### [PASSAGE]
◇ ◇ ◇ ◇ ◇

Lammert will circulate Poliwogg crowdfunding opportunities through its newsletters, websites and social media to tell its members about the opportunities. He expects investments from his Poliwogg initiatives to range between $1 million and $3 million.
Poliwogg CEO Greg Simon said investments will complement grants, give donors a chance to continue supporting key projects and push companies through the “valley of death” – allowing them to complete proofs of concept and other testing that make them more likely to receive larger, venture capital investments.
Venture capitalists will get behind this concept because crowdfunding like this will help “stock its pond” with more quality companies, Simon said. He added that crowdfunding will not siphon off donor money of a foundation.
“It will energize the donor base,” Simon said, adding that Poliwogg partners will get a first look at these deals.
“Philanthropy begins these companies but it won’t sustain them,” he said.
The Alpha 1 Foundation, meanwhile, will pair Poliwogg investments with investments it makes through TAP, its for-profit investment subsidiary, said John Walsh, president and CEO of the Alpha 1 Foundation. Walsh’s group supports treatments for ailments related to Alpha-1 Antitrypsin Deficiency, a genetic condition that results in serious lung diseases in adults as well as liver disease.
“We often will need co-investors, and see that Poliwogg may be such an investor,” Walsh said.
Foundations would be a critical validator of the crowdfunding process. Consider that the Epilepsy Foundation has provided funding to about half of the 100 new drugs, devices and diagnostics under development. Though, while some foundations, like Alpha-1, have developed fundraising arms, others have explicitly stayed away from fundraising – some to the point that they keep investors in those sectors off of the board.

◇ ◇ ◇ ◇ ◇

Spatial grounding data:
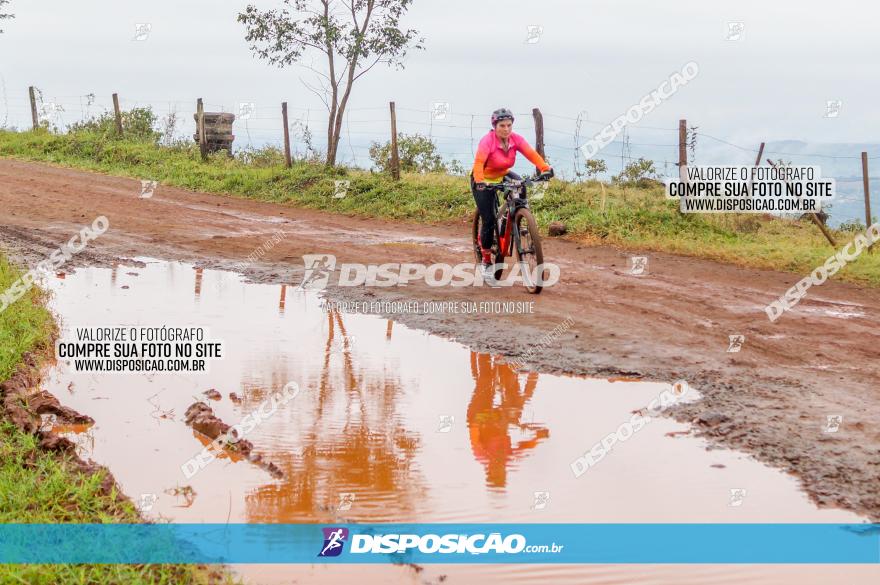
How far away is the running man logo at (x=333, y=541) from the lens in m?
4.29

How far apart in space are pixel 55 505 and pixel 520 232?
23.0 feet

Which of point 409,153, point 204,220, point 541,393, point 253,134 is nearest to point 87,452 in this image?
point 541,393

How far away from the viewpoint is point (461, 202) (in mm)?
18453

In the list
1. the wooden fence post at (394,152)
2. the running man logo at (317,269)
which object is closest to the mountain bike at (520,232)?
the running man logo at (317,269)

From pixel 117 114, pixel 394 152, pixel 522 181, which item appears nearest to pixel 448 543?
pixel 522 181

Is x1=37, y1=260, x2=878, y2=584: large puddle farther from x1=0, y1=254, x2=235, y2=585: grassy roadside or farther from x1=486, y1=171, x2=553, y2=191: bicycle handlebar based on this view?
x1=486, y1=171, x2=553, y2=191: bicycle handlebar

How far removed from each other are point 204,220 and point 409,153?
933cm

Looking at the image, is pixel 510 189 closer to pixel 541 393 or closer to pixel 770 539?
pixel 541 393

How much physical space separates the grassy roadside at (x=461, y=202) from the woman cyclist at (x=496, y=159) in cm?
426

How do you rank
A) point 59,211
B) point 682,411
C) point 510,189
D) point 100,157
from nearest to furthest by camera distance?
point 682,411 < point 510,189 < point 59,211 < point 100,157

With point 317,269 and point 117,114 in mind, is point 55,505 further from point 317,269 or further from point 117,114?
point 117,114

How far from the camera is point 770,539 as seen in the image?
14.7 feet

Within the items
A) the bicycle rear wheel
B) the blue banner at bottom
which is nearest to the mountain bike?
the bicycle rear wheel

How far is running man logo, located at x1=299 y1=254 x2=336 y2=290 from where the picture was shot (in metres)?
11.2
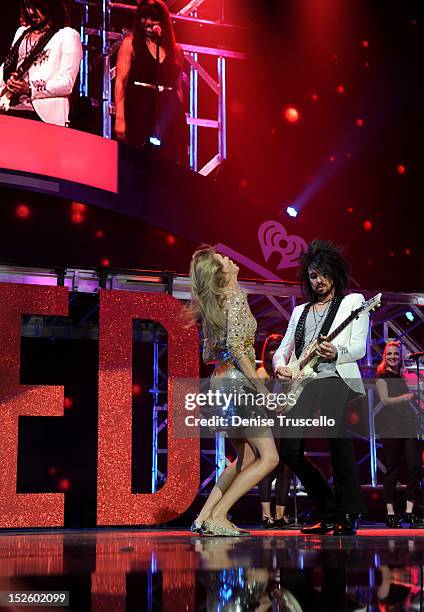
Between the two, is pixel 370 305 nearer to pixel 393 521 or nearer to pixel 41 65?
pixel 393 521

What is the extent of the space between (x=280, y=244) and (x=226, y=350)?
3.39m

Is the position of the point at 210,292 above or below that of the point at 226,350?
above

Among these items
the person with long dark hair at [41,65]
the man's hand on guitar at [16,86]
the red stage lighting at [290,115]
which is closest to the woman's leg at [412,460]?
the red stage lighting at [290,115]

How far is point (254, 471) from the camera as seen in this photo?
4.75 meters

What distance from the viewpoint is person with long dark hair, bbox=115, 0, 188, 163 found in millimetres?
8305

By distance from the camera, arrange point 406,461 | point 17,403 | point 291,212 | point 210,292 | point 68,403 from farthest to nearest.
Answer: point 291,212 → point 68,403 → point 406,461 → point 17,403 → point 210,292

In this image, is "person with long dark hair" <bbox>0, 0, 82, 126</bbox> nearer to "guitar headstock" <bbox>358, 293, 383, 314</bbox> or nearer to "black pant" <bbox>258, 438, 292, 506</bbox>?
"black pant" <bbox>258, 438, 292, 506</bbox>

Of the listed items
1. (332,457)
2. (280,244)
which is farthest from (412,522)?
(332,457)

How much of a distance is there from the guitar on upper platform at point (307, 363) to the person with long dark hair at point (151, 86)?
3987 mm

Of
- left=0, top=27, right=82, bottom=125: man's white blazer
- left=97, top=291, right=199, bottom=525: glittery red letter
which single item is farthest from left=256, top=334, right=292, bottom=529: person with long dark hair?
left=0, top=27, right=82, bottom=125: man's white blazer

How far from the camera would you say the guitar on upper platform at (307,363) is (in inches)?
187

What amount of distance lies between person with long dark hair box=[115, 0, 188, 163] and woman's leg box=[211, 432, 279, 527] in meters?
4.24

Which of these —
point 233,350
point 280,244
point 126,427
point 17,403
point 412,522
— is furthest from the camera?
point 280,244

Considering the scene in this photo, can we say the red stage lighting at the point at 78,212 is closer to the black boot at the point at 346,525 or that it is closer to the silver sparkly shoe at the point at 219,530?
the silver sparkly shoe at the point at 219,530
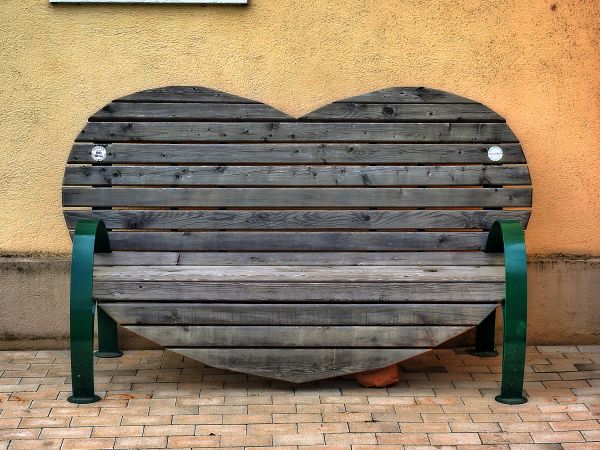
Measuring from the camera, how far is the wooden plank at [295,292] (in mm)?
4094

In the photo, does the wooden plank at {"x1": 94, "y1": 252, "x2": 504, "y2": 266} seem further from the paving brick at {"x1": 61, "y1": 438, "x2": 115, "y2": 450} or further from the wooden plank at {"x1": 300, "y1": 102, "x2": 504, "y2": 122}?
the paving brick at {"x1": 61, "y1": 438, "x2": 115, "y2": 450}

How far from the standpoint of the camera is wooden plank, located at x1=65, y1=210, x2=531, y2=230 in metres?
4.61

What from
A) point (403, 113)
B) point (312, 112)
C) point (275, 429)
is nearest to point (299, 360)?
→ point (275, 429)

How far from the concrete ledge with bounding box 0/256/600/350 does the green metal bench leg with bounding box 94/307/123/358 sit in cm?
11

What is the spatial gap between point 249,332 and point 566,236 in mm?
1974

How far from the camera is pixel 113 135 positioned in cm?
466

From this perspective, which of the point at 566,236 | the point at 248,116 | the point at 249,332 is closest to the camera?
the point at 249,332

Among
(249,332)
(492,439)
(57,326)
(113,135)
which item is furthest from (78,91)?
(492,439)

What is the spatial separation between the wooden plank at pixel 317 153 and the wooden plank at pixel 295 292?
80 cm

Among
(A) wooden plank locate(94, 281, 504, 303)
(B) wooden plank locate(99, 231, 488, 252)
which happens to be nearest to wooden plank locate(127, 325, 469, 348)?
(A) wooden plank locate(94, 281, 504, 303)

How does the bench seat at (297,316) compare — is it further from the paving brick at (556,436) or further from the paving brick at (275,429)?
the paving brick at (556,436)

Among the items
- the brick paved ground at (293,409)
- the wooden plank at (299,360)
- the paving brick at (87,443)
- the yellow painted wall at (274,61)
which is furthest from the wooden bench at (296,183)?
the paving brick at (87,443)

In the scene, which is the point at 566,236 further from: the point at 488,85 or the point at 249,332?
the point at 249,332

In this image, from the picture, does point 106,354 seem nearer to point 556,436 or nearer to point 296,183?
point 296,183
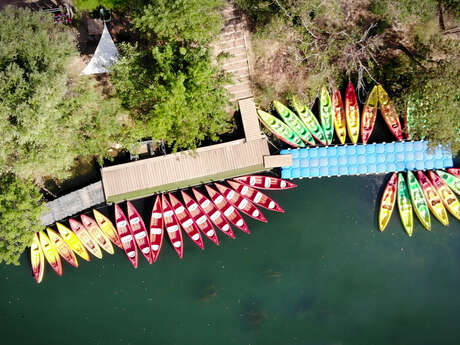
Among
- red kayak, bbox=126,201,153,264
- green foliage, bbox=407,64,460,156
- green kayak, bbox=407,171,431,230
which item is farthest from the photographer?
green kayak, bbox=407,171,431,230

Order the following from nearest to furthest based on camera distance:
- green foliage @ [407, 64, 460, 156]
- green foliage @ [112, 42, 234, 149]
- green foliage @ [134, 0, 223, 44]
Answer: green foliage @ [134, 0, 223, 44], green foliage @ [112, 42, 234, 149], green foliage @ [407, 64, 460, 156]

◇ ◇ ◇ ◇ ◇

### [QUESTIONS ON THE MATERIAL]
1. In the Poliwogg crowdfunding passage, what range does Lammert expect investments from his Poliwogg initiatives to fall within?
2. Name every organization that the Poliwogg crowdfunding passage mentions by name.
3. Continue the Poliwogg crowdfunding passage from its final sentence.

### [ANSWERS FOR EACH ITEM]
1. Between $1 million and $3 million.

2. Poliwogg, the Alpha 1 Foundation, TAP, and the Epilepsy Foundation.

3.
Establishing this approach as a bridge for grant-making organizations and their donors to walk across could help plug the gap left by venture funds, which have dwindled and moved upstream.
Poliwogg will be busy in the coming month. It will also announce today that Dennis Purcell, a senior managing partner at Aisling Capital and a Poliwogg investor, will join the company as a special adviser to help find quality companies for Poliwogg’s platform. Poliwogg will then make another, smaller announcement on Tuesday at JP Morgan.
Poliwogg prefers to call itself a “financial innovation firm” because of its interest in new and diverse ways to fund medical innovations. Over the next few months, it will unveil a series of S&P-like indexes for healthcare (its first, focused on the Affordable Care Act, is already available under the ticker symbol CARE). Poliwogg also hopes to launch publicly registered venture funds.
Simon said Poliwogg will soon complete private investment of its own that is “well beyond $2 million” but less than $5 million (the company has already secured $2.1 million, according to SEC filings).